ISTRUZIONE SCRITTA: Trascrivi parola per parola il tratto del brano sul vento che ha colpito boschi e tetti, da "belluno. Non è" fino a "evoluzioni delle perturbazioni.".

BRANO FORNITO:
::::

Boschi e tetti colpiti dalle furiose raffiche di “downburst” e vento sciroccale

I due flussi sommati hanno accelerato passando tra le valli. Il previsore Arpav Luciani: «Effetto congiunto disastroso»  

belluno. Non è un uragano, non è una tempesta, ma sono dei fenomeni congiunti che hanno determinato l’effetto catastrofico del vento che si è abbattuto sugli edifici scoperchiando i tetti e sui boschi abbattendo migliaia di alberi. L’Arpav ha ricostruito dal punto di vista meteorologico come si è sviluppato il maltempo senza precedenti che ha avuto il suo apice tra domenica 28 e lunedì 29 ottobre. A spiegarlo è il previsore del centro Arabba Thierry Robert Luciani, che al Centro di coordinamento soccorsi dell’aeroporto di Belluno ha studiato e ristudiato mappe, diagrammi ed evoluzioni delle perturbazioni.

::::

(Voci della raccolta)
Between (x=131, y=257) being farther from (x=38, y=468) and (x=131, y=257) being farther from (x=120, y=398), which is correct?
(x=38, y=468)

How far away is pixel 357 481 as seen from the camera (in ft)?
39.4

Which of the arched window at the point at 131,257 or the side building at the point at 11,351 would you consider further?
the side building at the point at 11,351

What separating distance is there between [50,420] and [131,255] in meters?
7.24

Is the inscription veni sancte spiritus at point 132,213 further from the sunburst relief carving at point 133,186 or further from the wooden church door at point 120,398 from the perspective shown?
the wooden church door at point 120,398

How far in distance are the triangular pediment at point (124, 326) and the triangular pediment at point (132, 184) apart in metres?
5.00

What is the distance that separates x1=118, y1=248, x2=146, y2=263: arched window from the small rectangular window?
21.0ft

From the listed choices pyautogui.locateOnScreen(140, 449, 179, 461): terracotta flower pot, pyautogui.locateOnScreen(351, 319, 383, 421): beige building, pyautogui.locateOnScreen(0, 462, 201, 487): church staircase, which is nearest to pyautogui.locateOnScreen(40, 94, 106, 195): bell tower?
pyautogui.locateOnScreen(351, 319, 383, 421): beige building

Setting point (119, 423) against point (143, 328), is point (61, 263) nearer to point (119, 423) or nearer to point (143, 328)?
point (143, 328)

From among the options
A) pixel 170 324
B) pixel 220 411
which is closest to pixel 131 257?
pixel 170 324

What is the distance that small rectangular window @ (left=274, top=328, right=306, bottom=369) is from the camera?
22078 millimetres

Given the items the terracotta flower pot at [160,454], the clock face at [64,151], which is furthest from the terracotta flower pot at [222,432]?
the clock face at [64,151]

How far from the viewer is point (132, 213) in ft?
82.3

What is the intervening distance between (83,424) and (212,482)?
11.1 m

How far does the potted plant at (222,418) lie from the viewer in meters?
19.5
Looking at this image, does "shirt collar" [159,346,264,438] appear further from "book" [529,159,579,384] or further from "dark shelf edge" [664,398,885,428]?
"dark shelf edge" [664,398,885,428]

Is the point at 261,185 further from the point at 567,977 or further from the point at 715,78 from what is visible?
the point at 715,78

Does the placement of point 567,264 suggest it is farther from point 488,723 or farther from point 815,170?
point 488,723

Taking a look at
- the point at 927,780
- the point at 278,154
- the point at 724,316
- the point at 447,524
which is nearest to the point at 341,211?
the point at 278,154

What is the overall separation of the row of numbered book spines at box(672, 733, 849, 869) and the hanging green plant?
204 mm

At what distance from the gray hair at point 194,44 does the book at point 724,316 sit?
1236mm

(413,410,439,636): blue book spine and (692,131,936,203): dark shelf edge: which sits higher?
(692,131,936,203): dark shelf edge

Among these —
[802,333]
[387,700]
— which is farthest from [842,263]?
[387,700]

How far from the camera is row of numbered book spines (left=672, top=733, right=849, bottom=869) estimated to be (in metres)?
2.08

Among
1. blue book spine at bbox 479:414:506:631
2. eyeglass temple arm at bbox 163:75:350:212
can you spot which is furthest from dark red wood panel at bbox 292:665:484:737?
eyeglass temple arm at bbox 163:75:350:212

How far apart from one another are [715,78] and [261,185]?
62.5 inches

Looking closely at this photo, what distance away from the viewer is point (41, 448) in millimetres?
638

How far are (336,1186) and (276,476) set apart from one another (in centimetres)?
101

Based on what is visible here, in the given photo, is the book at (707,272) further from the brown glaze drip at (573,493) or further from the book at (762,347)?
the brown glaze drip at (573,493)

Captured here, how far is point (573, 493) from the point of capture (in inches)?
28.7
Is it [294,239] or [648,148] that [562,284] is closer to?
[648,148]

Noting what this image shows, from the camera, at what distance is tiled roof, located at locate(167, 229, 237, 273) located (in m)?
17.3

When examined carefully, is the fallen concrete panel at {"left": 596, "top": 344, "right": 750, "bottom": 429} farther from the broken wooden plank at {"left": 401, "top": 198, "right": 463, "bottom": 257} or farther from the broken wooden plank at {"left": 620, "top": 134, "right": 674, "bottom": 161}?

::::

RISPOSTA COMPLETA:
belluno. Non è un uragano, non è una tempesta, ma sono dei fenomeni congiunti che hanno determinato l’effetto catastrofico del vento che si è abbattuto sugli edifici scoperchiando i tetti e sui boschi abbattendo migliaia di alberi. L’Arpav ha ricostruito dal punto di vista meteorologico come si è sviluppato il maltempo senza precedenti che ha avuto il suo apice tra domenica 28 e lunedì 29 ottobre. A spiegarlo è il previsore del centro Arabba Thierry Robert Luciani, che al Centro di coordinamento soccorsi dell’aeroporto di Belluno ha studiato e ristudiato mappe, diagrammi ed evoluzioni delle perturbazioni.